#### [Required action]
Only one range belongs in the answer: the line holding "body_size: -1287" through the last line of the records, reproduced as is.

== Segment start ==

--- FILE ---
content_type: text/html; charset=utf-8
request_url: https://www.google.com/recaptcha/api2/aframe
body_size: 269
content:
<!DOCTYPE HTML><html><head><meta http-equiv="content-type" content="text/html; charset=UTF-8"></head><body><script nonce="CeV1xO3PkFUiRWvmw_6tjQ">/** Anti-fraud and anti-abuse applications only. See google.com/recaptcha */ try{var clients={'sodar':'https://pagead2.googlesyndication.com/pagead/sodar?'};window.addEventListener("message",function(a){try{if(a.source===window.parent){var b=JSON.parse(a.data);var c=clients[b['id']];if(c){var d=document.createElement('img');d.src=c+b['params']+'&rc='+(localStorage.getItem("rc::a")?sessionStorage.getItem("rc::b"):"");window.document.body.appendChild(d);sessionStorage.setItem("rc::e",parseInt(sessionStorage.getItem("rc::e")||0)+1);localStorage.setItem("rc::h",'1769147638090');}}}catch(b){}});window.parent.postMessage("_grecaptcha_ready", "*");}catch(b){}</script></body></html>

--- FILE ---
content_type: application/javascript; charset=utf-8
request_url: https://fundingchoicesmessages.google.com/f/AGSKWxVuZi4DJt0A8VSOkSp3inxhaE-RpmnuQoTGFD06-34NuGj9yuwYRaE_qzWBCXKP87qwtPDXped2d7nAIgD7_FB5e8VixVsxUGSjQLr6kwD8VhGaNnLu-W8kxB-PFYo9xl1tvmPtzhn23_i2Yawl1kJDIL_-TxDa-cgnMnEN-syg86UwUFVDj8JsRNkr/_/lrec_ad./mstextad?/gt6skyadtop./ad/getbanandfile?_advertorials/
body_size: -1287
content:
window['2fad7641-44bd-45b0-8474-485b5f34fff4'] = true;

== Segment end ==

#### [Response area]
body_size: -1287
content:
window['2fad7641-44bd-45b0-8474-485b5f34fff4'] = true;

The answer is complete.